One year after the failures of the Edenville and Sanford dams, the Michigan Department of Environment, Great Lakes, and Energy (EGLE) continues to assist the community in recovery efforts and planning for the future of the affected communities.

Wednesday marks a year since the dams failed during a torrential rain event, displacing thousands of residents, damaging businesses and livelihoods, destroying property and natural resources, and illuminating the chronic problem of deferred maintenance of Michigan's infrastructure.

"A year has passed, but for the families and businesses affected by the dam failures it surely feels like only yesterday," said Liesl Clark, EGLE director. "We had personnel literally on the dam just prior to its failure, and since then we've engaged continually with community leaders to provide scientific, logistical and technical support to help them recover from this disaster."

Gov. Gretchen Whitmer affirmed the state's long-term commitment to affected communities.

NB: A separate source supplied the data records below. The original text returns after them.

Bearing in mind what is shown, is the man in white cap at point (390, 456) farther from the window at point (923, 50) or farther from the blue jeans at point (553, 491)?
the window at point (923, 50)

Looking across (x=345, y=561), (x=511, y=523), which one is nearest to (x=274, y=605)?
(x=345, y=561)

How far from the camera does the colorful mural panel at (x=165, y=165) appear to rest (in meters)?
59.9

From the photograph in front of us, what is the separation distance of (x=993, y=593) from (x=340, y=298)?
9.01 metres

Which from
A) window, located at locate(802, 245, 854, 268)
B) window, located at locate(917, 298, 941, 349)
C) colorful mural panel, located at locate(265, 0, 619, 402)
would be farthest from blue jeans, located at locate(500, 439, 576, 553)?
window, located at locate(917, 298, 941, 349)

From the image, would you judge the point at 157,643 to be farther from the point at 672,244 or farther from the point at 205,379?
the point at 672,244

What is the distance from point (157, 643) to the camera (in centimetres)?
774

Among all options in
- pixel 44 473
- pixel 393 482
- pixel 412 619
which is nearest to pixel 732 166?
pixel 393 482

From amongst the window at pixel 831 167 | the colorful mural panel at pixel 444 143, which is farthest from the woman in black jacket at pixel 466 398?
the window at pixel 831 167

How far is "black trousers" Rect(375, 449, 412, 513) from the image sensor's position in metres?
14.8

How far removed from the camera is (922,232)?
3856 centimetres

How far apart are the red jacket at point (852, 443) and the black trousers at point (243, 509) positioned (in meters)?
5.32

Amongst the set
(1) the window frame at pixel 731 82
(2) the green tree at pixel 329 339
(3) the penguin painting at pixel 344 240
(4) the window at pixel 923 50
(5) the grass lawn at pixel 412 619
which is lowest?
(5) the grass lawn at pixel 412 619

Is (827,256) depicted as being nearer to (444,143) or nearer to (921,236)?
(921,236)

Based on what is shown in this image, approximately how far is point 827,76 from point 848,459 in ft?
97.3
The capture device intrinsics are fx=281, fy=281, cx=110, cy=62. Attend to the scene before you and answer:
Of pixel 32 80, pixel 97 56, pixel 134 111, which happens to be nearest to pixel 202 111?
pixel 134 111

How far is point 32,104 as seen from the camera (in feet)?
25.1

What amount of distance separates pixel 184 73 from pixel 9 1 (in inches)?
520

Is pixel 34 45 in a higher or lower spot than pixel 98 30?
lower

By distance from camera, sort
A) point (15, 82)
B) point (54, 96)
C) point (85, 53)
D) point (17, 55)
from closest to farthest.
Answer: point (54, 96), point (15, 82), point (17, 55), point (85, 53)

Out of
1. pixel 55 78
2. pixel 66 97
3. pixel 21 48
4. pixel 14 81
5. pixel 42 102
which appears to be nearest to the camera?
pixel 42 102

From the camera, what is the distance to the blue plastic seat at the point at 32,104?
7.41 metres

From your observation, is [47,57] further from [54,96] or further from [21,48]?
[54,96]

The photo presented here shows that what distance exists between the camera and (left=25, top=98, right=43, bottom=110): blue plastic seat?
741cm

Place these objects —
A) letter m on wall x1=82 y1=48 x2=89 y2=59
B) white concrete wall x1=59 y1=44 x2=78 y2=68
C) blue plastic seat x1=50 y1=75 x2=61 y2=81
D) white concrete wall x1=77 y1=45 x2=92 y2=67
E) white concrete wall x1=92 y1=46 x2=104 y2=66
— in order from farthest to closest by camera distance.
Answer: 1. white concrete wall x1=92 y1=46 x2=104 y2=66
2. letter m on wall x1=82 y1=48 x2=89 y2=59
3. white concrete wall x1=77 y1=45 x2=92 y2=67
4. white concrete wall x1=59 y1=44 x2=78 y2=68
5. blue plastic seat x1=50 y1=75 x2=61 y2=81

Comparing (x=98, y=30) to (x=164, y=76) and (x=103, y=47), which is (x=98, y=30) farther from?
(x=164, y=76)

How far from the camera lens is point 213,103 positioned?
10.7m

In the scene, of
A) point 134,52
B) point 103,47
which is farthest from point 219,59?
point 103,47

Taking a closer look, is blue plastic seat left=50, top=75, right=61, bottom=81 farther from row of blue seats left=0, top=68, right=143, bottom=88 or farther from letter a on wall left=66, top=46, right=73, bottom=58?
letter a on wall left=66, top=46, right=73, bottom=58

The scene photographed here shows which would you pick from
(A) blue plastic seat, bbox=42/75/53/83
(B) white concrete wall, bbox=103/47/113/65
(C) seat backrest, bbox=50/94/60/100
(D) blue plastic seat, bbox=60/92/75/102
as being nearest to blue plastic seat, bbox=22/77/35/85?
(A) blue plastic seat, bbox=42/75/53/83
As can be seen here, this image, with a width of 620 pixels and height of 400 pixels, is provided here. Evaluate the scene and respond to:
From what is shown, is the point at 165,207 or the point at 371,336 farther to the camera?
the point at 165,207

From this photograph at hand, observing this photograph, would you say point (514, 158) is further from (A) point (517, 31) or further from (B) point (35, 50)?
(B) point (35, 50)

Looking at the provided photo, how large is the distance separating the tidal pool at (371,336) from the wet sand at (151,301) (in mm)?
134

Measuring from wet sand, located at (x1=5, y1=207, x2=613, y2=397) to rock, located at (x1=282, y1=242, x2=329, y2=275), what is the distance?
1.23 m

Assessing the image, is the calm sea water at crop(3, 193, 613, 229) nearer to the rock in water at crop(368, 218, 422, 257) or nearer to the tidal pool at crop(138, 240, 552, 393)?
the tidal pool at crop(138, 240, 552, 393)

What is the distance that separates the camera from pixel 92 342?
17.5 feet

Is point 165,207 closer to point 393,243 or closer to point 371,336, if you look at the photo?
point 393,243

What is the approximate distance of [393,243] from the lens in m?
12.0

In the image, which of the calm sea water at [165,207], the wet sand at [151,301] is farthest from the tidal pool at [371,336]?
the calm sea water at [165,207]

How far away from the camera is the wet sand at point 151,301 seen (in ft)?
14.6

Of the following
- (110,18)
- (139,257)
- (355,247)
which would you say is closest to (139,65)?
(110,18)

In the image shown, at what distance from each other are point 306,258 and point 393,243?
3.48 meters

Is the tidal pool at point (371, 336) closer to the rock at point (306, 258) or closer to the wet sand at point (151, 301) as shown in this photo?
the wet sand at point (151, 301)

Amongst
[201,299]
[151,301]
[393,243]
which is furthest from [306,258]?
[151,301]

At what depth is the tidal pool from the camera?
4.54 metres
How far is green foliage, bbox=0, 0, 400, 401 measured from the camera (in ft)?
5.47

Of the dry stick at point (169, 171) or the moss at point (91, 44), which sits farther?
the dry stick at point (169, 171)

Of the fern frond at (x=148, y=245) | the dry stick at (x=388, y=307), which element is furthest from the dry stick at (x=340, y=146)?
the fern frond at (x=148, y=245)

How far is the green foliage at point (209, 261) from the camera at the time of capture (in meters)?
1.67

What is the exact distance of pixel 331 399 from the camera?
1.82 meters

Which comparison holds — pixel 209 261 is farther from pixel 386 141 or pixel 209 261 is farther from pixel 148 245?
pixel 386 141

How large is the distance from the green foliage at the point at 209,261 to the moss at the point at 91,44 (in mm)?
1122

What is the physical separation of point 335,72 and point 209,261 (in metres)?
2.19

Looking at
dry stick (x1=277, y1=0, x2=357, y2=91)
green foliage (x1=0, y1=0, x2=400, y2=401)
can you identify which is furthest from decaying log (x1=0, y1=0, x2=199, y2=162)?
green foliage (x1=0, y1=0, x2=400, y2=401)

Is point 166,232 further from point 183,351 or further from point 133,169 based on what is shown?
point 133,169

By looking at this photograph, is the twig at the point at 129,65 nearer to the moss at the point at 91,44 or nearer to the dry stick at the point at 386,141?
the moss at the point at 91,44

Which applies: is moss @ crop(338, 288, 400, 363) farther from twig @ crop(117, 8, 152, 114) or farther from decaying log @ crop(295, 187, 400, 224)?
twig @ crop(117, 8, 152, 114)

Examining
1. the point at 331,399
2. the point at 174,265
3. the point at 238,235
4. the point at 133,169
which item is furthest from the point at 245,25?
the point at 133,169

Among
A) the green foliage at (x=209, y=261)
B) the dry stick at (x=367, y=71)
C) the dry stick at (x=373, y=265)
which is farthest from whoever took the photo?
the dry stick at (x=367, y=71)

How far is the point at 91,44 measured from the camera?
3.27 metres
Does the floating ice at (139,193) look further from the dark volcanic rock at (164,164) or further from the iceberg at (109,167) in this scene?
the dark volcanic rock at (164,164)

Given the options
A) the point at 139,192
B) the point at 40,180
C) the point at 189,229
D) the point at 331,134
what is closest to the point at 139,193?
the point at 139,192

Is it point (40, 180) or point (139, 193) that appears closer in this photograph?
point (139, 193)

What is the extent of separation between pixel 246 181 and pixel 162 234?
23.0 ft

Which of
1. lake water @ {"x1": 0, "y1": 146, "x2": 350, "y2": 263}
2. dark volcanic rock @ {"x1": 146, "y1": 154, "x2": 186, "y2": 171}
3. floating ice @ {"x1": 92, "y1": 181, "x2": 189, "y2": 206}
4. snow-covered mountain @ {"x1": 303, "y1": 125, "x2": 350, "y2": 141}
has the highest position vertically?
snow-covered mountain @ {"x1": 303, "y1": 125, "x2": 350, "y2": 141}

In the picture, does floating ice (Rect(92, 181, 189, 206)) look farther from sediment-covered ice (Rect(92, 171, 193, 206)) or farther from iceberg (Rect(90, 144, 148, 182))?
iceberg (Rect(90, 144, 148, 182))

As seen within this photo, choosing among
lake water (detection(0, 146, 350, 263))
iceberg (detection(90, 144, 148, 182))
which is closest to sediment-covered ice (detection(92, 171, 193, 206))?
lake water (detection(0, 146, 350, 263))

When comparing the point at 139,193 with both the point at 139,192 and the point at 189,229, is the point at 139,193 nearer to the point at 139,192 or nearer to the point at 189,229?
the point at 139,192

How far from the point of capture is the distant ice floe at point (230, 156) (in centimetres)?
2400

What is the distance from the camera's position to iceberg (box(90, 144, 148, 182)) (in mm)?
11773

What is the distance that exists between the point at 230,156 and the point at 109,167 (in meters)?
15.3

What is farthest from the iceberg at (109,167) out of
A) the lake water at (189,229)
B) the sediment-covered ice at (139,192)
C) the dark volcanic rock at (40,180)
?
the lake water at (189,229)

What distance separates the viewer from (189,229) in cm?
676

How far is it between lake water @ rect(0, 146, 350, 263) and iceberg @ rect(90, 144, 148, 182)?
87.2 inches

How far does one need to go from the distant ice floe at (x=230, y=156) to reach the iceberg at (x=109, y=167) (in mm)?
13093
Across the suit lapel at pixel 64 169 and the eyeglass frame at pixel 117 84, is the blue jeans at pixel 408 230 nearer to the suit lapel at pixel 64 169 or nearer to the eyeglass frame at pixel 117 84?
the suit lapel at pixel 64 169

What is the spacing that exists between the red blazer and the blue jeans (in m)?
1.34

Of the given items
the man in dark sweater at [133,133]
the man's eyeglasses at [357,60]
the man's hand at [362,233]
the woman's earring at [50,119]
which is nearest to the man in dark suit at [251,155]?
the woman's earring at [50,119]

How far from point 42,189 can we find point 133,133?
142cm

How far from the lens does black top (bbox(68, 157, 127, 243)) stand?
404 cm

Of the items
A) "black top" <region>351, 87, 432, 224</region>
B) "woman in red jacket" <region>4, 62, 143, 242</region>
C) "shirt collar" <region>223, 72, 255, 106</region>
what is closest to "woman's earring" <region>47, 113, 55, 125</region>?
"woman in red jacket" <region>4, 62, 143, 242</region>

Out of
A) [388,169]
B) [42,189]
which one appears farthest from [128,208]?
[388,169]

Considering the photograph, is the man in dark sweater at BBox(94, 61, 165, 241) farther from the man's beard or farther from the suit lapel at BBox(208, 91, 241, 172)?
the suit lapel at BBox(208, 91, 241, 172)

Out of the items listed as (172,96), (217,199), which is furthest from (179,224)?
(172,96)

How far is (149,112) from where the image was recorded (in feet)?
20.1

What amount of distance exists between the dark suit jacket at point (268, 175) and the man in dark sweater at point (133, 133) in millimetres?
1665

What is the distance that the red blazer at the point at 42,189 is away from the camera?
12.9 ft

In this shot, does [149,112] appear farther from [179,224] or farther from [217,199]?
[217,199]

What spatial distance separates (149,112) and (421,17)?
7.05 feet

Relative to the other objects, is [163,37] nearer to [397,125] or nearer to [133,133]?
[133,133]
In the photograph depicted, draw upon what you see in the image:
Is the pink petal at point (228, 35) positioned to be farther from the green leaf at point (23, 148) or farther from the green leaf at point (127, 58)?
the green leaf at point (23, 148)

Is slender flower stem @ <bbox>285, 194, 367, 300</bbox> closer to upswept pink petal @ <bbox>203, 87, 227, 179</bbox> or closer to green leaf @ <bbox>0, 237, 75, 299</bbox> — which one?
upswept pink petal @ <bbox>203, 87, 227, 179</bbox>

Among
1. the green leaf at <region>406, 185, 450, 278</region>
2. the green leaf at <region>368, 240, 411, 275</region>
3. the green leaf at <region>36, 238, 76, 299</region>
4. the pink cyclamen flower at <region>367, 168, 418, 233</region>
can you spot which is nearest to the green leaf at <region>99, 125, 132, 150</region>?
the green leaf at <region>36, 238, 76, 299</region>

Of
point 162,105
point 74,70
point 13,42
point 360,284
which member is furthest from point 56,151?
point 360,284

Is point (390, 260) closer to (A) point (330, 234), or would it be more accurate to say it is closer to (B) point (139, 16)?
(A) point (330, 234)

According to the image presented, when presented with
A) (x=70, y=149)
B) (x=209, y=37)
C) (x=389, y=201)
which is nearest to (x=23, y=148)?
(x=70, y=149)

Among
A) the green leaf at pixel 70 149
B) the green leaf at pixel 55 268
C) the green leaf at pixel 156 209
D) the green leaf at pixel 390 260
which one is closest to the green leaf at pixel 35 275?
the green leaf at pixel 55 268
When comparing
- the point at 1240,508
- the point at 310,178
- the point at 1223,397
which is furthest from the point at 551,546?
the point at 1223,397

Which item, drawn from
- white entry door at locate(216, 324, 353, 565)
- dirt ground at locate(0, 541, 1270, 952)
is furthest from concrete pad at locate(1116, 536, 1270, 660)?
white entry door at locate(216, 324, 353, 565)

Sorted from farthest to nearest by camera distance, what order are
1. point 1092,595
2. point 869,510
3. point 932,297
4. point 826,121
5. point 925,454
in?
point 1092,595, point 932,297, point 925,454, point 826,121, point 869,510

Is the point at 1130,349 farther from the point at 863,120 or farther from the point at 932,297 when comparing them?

"It has been one year since the Midland area was faced with a historic flood. When I first toured the damage a year ago, I promised the affected families that we would be with them every step of the way, and that continues today," said Governor Whitmer. "I want to thank everyone who has come together and stepped up to help rebuild this community. Together, even in the face of challenging circumstances, we're showing how strong Michiganders can be when we come together. Lt. Governor Gilchrist and I will always have your back as we continue to recover and rebuild."

Most recently, EGLE oversaw emergency work to draw down water levels in the Tobacco River upstream of the remaining portion of the Edenville Dam to help protect downstream residents and properties from further damage during spring flooding. That work builds on EGLE's continuing efforts to assist, which have included water quality monitoring, helping local officials expedite debris removal, assisting with restoration of drinking water infrastructure, assessing and mitigating continued natural resource damages, and assisting communities in disaster relief applications among many other activities.

Clark said that with the help of the State Legislature and Gov. Gretchen Whitmer, the agency is also moving forward on the recommendations from external reviews of its program, including additional staffers that allowed the creation of a separate Dam Safety Unit within EGLE's Water Resources Division.

Completed and ongoing reviews of EGLE's dam safety program include:

With support from the Michigan Legislature, the reorganized Dam Safety Unit within EGLE's Water Resources Division will soon have five full-time-equivalent staffers, doubling the resources available at the time of the dam failures last year. At that time, the state had two inspectors to oversee more than 1,000 state-regulated dams. Ideal staffing for the state of Michigan, according to the ASDSO's recommendations and supported by the Task Force's report, would be 11 full-time personnel devoted solely to dam safety.

"With the help of the additional staffing provided by the Legislature, we've strengthened our efforts to ensure state-regulated dams meet or exceed all safety requirements," said Clark. "The recovery and restoration efforts at Edenville are still top of mind for us every day, while at the same time we are working hard to help ensure there is never a repeat of this disaster."

Clark said she looks forward to working with legislators on additional recommendations from the program review. Those include additional funding, staffing, and legislative changes that provide regulators with better resources to hold dam owners accountable for safe maintenance practices and upkeep.